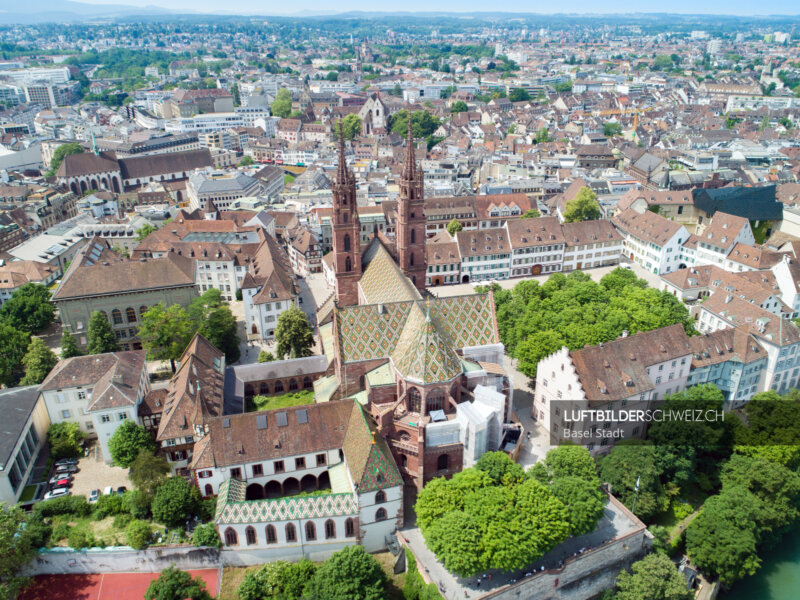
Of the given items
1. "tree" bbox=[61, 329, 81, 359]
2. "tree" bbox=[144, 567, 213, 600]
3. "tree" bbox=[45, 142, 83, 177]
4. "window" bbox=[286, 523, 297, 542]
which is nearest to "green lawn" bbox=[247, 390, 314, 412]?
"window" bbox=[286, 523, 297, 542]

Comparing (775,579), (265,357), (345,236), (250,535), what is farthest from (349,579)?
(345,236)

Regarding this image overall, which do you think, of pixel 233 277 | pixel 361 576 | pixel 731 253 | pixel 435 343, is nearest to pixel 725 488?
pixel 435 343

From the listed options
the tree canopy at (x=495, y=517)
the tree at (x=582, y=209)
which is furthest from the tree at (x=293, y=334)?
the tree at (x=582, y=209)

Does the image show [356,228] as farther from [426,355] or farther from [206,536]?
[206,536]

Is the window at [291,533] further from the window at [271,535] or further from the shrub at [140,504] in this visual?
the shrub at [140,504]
------------------------
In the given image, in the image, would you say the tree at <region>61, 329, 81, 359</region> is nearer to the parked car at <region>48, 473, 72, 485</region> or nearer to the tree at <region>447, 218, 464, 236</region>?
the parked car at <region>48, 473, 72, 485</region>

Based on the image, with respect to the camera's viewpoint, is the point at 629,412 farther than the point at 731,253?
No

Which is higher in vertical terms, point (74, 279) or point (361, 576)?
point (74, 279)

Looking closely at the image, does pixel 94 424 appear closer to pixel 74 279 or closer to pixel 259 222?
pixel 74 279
------------------------
### OBJECTIVE
Copy every line of the material above that contains the string "this". Matching is case-sensitive.

### COMPLETED TASK
Regarding this image overall, which do you think, of pixel 233 277 | pixel 361 576 | pixel 731 253 | pixel 435 343, is nearest to pixel 725 488?
Is the window at [291,533] further from the window at [271,535] or further from the shrub at [140,504] in this visual?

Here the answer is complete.